Generalizing the relative homology group of the solid torus relative to the hollow torus

Question

In Hatcher's Algebraic Topology textbook, we are given some tools to calculate relative homology groups, the prime example of which, as I have seen, are finding the relative homology group of the solid torus relative to the hollow torus (see here and here). I would like to generalize the result to an arbitrary topological space $X$.

More precisely, If $D^2$ denotes the $2$-dimensional disk, I would like to express the relative homology groups $H_i(X \times D^2, X \times \partial D^2)$ in terms of homology groups of $X$.

Here is my work so far:

We know that $H_i(X \times \partial D^2) \cong H_i(X) \oplus H_{i-1}(X)$ for all $i$ (by convention, $H_{-1}(X) := 0$). Thus, from the short exact sequence $0 \to \partial X \times D^2 \hookrightarrow X \times D^2 \to (X \times D^2) / (X \times \partial D^2) \to 0$, we get the following long exact sequence

$$ \cdots \to H_i(X \times \partial D^2) \cong H_i(X) \oplus H_{i-1}(X) \to H_i(X \times D^2) \cong H_i(X) \to H_i(X \times D^2, X \times \partial D^2) \xrightarrow{\partial} H_{i-1}(X \times \partial D^2) \cong H_{i-1}(X) \oplus H_{i-2}(X) \to \cdots. $$

The difficulty I am having is, since we don't have nice $H_i($something$) = 0$ as we have in some problems, it's difficult to express $H_i(X \times D^2, X \times \partial D^2)$ in terms of $H_j(X)$ in this case. As $H_i$ and $\tilde{H_i}$ doesn't differ so much (and in fact are the same for relative homology groups), considering the reduced homology groups also didn't lead to much insight either.

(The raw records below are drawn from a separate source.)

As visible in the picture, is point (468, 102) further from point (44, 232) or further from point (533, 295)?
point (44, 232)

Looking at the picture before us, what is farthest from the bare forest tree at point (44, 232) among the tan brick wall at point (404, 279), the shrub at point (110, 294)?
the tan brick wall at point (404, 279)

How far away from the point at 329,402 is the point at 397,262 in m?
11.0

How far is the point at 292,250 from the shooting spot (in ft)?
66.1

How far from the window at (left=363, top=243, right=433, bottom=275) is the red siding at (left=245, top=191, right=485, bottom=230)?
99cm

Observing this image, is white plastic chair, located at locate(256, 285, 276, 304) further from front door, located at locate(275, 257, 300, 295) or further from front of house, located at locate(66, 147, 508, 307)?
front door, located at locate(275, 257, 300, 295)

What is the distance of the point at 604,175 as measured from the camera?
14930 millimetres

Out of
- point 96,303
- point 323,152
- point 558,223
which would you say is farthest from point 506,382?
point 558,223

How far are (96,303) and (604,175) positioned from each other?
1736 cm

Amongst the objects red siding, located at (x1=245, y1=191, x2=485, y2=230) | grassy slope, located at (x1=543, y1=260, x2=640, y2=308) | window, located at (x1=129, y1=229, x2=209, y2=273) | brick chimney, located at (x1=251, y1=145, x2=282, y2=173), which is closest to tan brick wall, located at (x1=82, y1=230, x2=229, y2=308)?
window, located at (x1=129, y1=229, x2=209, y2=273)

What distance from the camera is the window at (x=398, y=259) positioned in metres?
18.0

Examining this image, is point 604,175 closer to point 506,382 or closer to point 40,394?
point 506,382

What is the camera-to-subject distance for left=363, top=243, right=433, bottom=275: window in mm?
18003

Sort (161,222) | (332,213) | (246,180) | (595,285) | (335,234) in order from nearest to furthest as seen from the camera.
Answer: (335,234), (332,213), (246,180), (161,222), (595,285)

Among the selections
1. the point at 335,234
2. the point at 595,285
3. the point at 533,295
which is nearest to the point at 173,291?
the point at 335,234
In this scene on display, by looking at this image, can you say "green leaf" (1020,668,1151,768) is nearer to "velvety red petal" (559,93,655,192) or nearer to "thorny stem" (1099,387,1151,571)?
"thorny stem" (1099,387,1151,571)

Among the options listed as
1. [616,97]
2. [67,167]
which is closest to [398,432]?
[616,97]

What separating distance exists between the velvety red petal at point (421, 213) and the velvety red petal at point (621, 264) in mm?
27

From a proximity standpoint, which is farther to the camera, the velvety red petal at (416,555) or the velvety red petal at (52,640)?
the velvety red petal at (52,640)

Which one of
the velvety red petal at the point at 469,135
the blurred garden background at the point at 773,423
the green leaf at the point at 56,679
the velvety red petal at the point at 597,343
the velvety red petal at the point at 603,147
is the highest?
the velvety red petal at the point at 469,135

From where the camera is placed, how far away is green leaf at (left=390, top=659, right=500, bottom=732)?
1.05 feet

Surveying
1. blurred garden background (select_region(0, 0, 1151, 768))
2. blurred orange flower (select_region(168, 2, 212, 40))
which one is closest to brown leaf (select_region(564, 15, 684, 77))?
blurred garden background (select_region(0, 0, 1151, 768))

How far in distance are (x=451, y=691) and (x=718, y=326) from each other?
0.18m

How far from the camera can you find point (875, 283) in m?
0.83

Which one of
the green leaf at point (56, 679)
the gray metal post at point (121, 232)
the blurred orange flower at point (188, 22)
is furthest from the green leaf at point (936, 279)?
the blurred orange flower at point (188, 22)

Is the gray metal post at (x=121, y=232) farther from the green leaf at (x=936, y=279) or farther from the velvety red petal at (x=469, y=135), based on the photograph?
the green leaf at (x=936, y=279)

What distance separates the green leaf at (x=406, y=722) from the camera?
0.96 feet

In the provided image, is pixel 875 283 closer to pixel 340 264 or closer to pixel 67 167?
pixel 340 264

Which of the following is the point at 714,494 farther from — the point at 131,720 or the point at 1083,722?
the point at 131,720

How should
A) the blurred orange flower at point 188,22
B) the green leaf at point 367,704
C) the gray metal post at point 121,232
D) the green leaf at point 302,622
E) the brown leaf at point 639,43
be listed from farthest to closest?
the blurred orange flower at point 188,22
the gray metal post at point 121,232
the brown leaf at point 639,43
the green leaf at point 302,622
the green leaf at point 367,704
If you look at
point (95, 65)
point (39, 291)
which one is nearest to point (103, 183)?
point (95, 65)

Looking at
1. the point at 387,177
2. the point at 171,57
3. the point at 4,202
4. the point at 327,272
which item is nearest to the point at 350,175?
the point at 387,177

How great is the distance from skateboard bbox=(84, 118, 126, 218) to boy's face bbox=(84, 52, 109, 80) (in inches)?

I also was thinking of applying the relative homological version of the Mayer-Vietoris sequence, but I ran into a similar problem of having none of the factors I desired in a nice form.

Answer 1

When this happens, unfortunately you have to dig into at least one of the induced maps or use fancy technology like a Künneth theorem.

Consider the map $i:X\times \partial D^2\hookrightarrow X\times D^2$. In homology, $i_*:H_i(X\times \partial D^2)\rightarrow H_i(X\times D^2)$ is basically an isomorphism on the homology of $X$ and sends the cycles in $S^1$ to zero since they all become boundaries under $i$. The isomorphism $H_i(X\times S^1)\cong H_i(X)\oplus H_{i-1}(X)$ tells you that the cycles in $X\times S^1$ come from pairing the cycles in $X$ with those in $S^1$. So we can say that $\ker(i_*)\cong H_{i-1}(X)$ and $\text{im}(i_*)\cong H_i(X)$. Essentially your $i_*$ is a projection map.

Let's call the next map $q_*$. We know that $\text{ker}(q_*) = \text{im}(i_*)\cong H_{i}(X)$. Also from $H_i(X\times D^2, X\times S^1)\xrightarrow{\partial} H_{i-1}(X\times \partial D^2)\xrightarrow{i_*}H_{i-1}(X)$ we get that $\text{im}(\partial) \cong H_{i-2}(X)$. So we can break the long exact sequence into shorter pieces.

$0\rightarrow \text{coker}(i_*)\xrightarrow{q_*}H_i(X\times D^2,X\times \partial D^2)\xrightarrow{\partial}\text{im}(\partial) \rightarrow 0$.

But $\text{coker}(i_*) = H_i(X)/\text{im}(i_*) = 0$, so $\partial$ is actually an isomorphism (in this SES).

Alternatively, you can try to use the relative Kunneth Formula, which I think should say something like $$H_i(X\times D^2,X\times S^1)\cong \bigoplus_{p+q = i}H_p(X)\otimes H_q(D^2,S^1)\oplus \bigoplus_{p+q=i} \text{Tor}(H_p(X),H_q(D^2,S^1))$$

The $H_q$ term is $\mathbb{Z}$ only when $q=2$, and thus the $\text{Tor}$ term contributes nothing and we have a single term when $p = i-2$. But you should assume I'm lying and check this out more carefully for yourself.